(Records from a data collection)
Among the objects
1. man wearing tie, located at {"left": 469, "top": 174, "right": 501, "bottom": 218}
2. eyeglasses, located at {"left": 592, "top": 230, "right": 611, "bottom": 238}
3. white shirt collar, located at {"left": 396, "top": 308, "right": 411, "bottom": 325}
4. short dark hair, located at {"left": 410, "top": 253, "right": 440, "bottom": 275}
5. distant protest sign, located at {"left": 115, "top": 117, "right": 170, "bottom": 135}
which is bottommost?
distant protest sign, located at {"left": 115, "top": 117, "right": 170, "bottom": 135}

** WORK TO BE COMPLETED **
Reproduce every entry above line for line, with no changes.

** SOLUTION TO THIS TASK **
Among the objects
1. man wearing tie, located at {"left": 469, "top": 174, "right": 501, "bottom": 218}
2. eyeglasses, located at {"left": 592, "top": 230, "right": 611, "bottom": 238}
3. white shirt collar, located at {"left": 396, "top": 308, "right": 411, "bottom": 325}
4. short dark hair, located at {"left": 410, "top": 253, "right": 440, "bottom": 275}
5. distant protest sign, located at {"left": 115, "top": 117, "right": 170, "bottom": 135}
which is bottommost?
distant protest sign, located at {"left": 115, "top": 117, "right": 170, "bottom": 135}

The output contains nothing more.